Don’t paint yourself into the corner – use Policy in the License.
When you think about adding licensing to your software, you want the licensing software to “do the work” of licensing. You don’t want to write special code to handle the various business cases for your licenses. When you put the policy in the license, you remove it from the application code. This makes changes down the road much easier.
RLM allows you to request a license within an application without knowing what kind of policies are present beforehand. You need to do little to no manipulation of the licensing routines themselves.
With RLM, license policy is in the license keys, where it belongs. We call this “Policy in the License”. So when your application requests a license, the license is granted is based on what licenses are found in the customer’s license pool. This allows you to address ever-changing business rules by varying the type of license keys that you issue.
Keeping Pandora’s Box Closed
Legacy license managers open a Pandora’s Box by allowing applications to store arbitrary information in the license key. This is a mistake because it requires special programming in your application to retrieve, decode and process the data. Your application then needs the logic necessary to implement the custom policy which the data specified. More importantly, this unfortunate design decision leads to the proliferation of incomprehensible license strings. Unpredictable license behavior across applications and across ISVs is the result. RLM supports new policies by enriching the syntax of the license to address new yet generally useful license policy options. Here are a couple of examples of Policy in the License:
Token-Based Licenses
RLM has a simple yet elegant way to define one RLM license in terms of another. It is used in two common ways.

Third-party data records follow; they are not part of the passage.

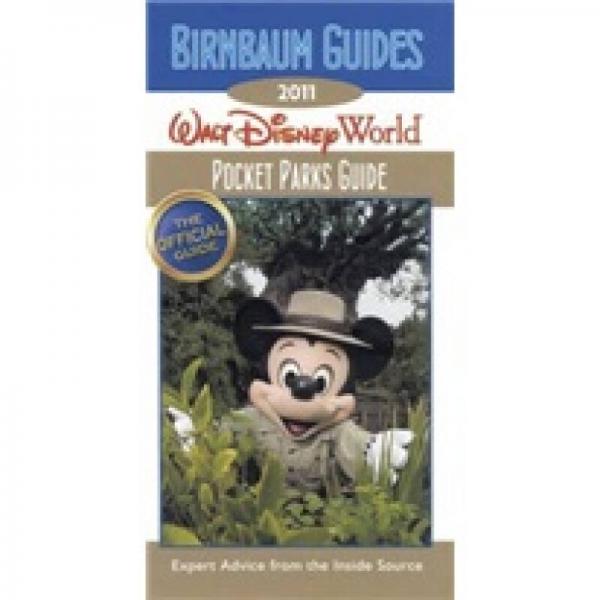 Birnbaum's Walt Disney World Pocket Parks Guide 2011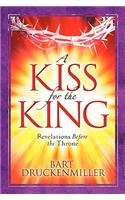 A Kiss for the King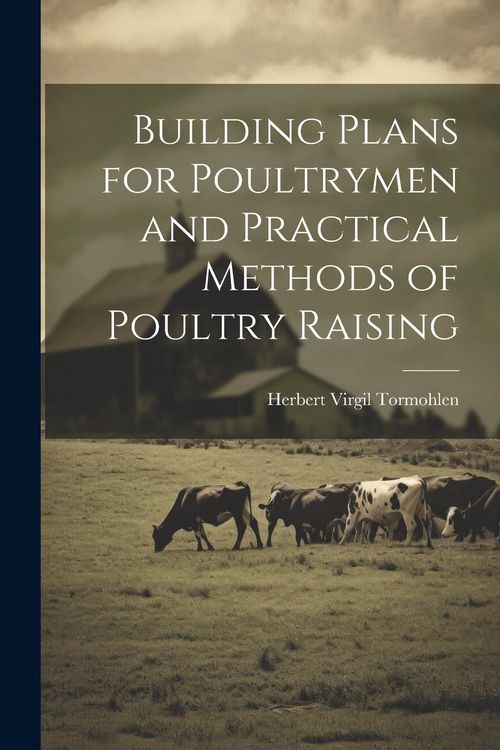 Produktbild: Building Plans for Poultrymen and Practical Methods of Poultry Raising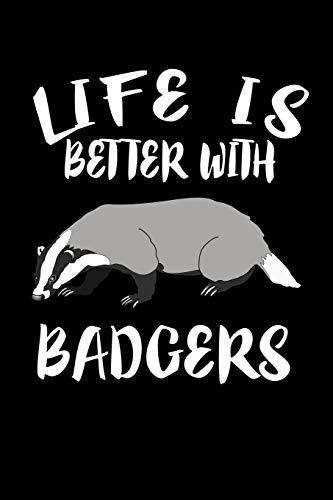Life Is Better With Badgers: Animal Nature Collection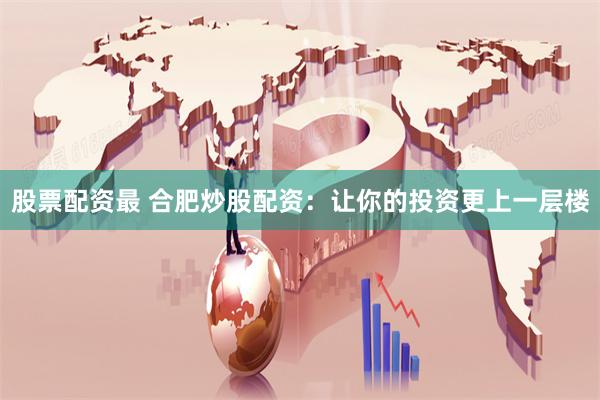 股票配资最 合肥炒股配资：让你的投资更上一层楼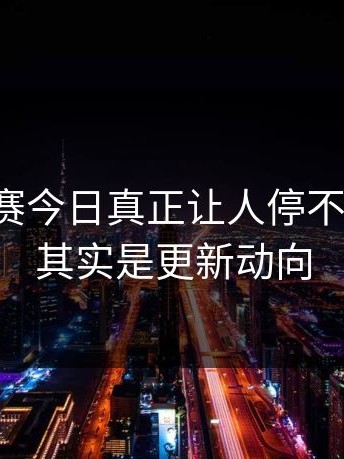 每日大赛今日真正让人停不下来的，其实是更新动向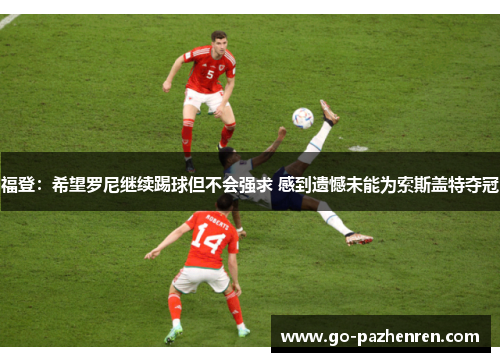 福登:希望罗尼继续踢球但不会强求 感到遗憾未能为索斯盖特夺冠 福登:希望罗尼继续踢球但不会强求 感到遗憾未能为索斯盖特夺冠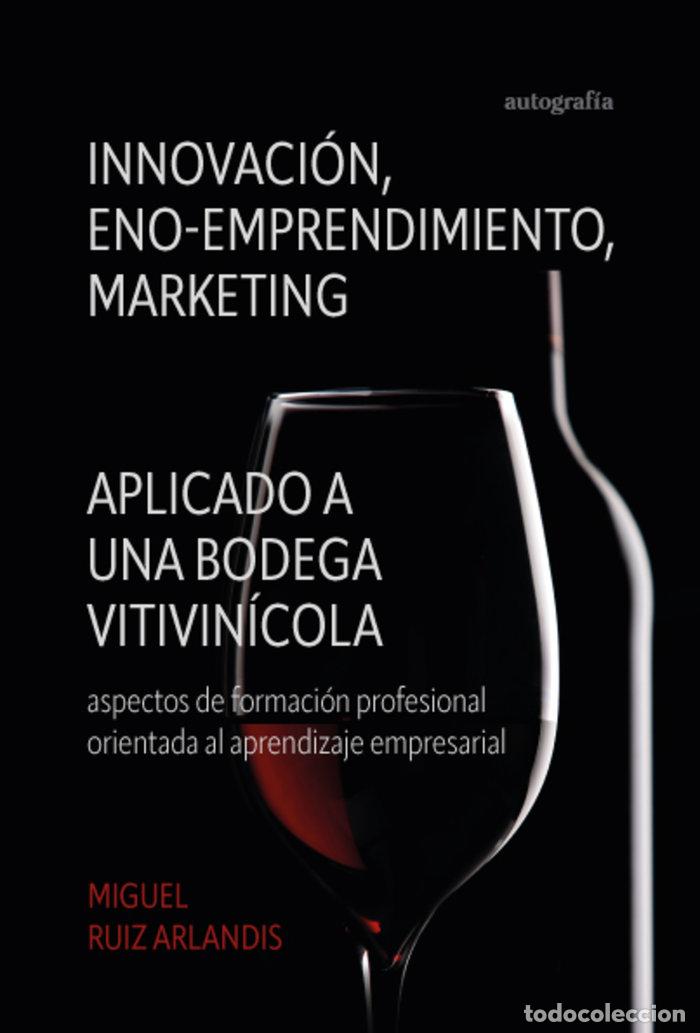 Livros: INNOVACION ENO EMPRENDIMIENTO Y MARKETING - RUIZ ARLANDIS, MIGUEL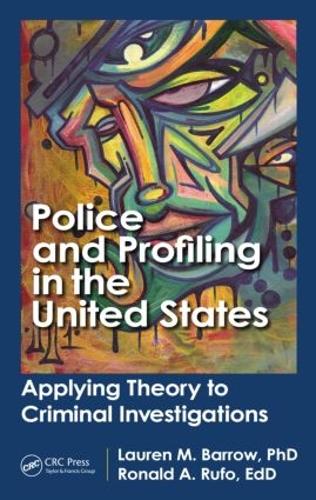 Бумажная книга «Police and Profiling in the United States: Applying Theory to Criminal Investigations», авторов Лорен М. Барроу, Рон А. Руфо, Сол Арамбула - фото №1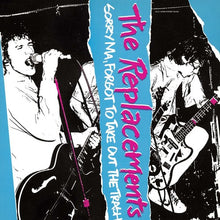 the album cover for The Replacements - Sorry Ma, Forgot To Take Out The Trash [Vinyl]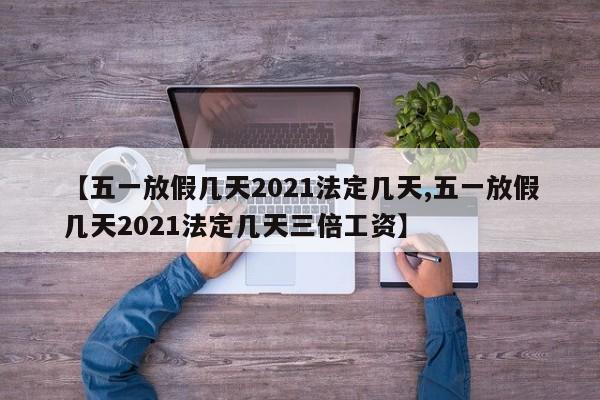 【五一放假几天2021法定几天,五一放假几天2021法定几天三倍工资】
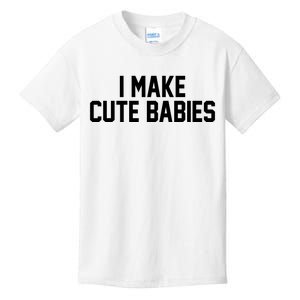 I Make Cute Babies Funny New Dad Mom Gift Kids T-Shirt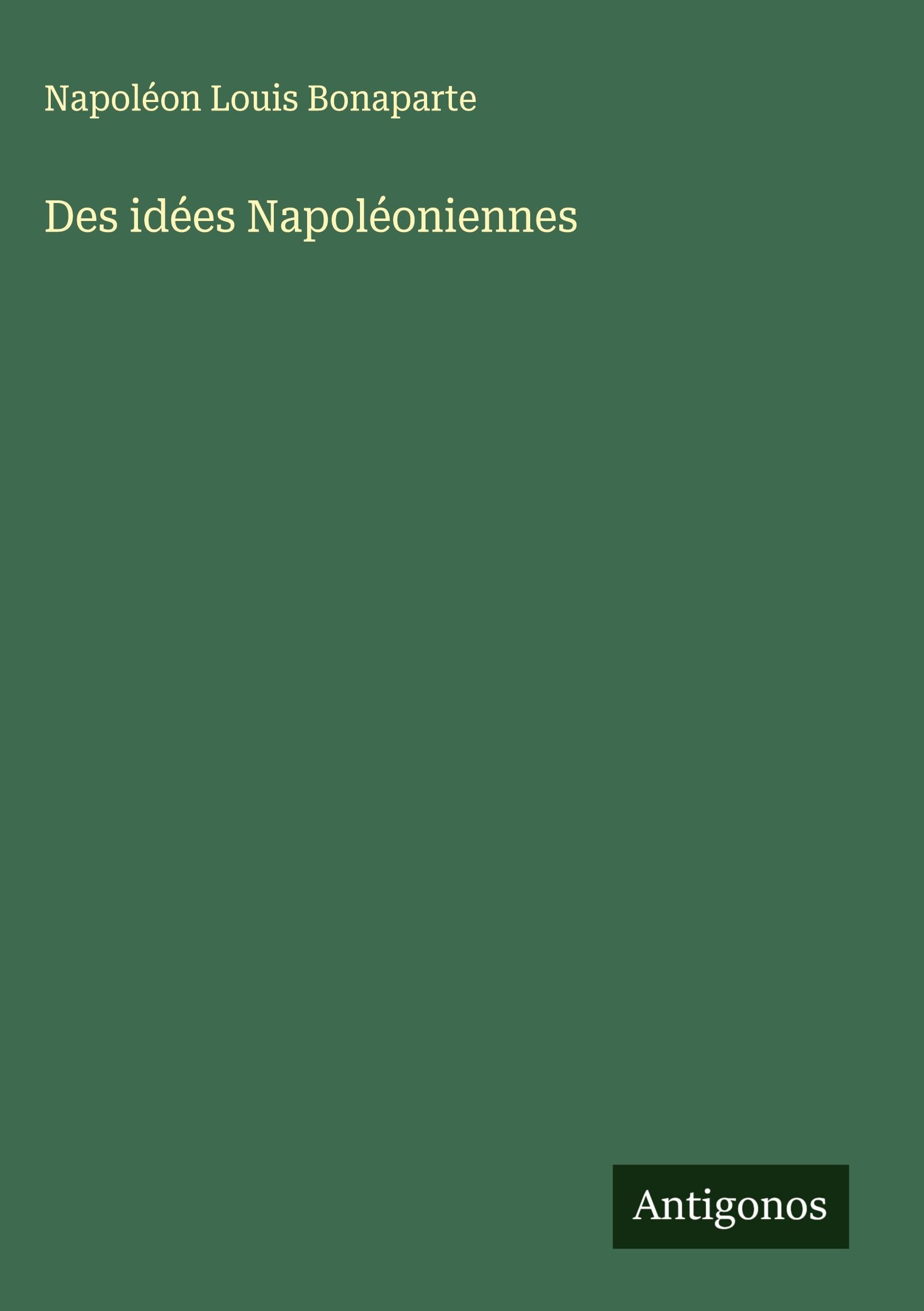 Des idées Napoléoniennes Classics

First, it can enable “token-based” pricing models where each of your products checks out a license for itself which results in license tokens checked out from a common pool. Each product checks out a number of tokens equal to its relative value. Any number and combination of products can be used so long as the maximum number of tokens in the pool is not exceeded.
This model works especially well for companies that sell suites of related products that are used to various degrees during a project. As the project advances from one phase to another (Design, Test and Simulate), the mix of products used reflects the demands of that phase of the project. So you don’t sell a certain number of seats of each product. Instead, the user determines the mix based on his needs.
This model also allows you to introduce new products to your customers easily since the new products consume the same licenses (tokens) that are already installed.
The other main use of token-licensing is to enable license alternates. This is the case where you sell a single product that consists of many separately licensable components (product and sub-product model). If you sell product bundles at a special discounted price, then customers can purchase a combination of both the bundles and the components of the bundles in order to match their requirements. If a component license is unavailable, then a higher priced bundle license, if available, can be checked out to satisfy the request as a last resort.
Overdraft licenses
A token-based strategy can also address overdraft situations. In this case, when all the regular licenses are in use, overdraft licenses are consumed instead. If required, the overdraft licenses can have shorter term expiration dates so that they can be used only during a predetermined time window. And overdraft licenses are reported separately in the report log, so they are accounted for appropriately.
No changes to your application are needed to support token-based licensing – “the policy is in the license.”
WAN Licenses – use time zones to increase pricing options
Your biggest customers usually connect their geographically dispersed sites via a WAN. When they do that, they can share your floating licenses across the globe. For a variety of reasons you may want your licenses used only within a particular geographical area. With RLM, you can assign a “timezone” to the license to allow use of your software only in those zones. You could charge a higher fee for licenses that cover a wider geographical range, and less for restricted licenses.
Again, no changes to your application are needed to support WAN licensing when you use “policy in the license.”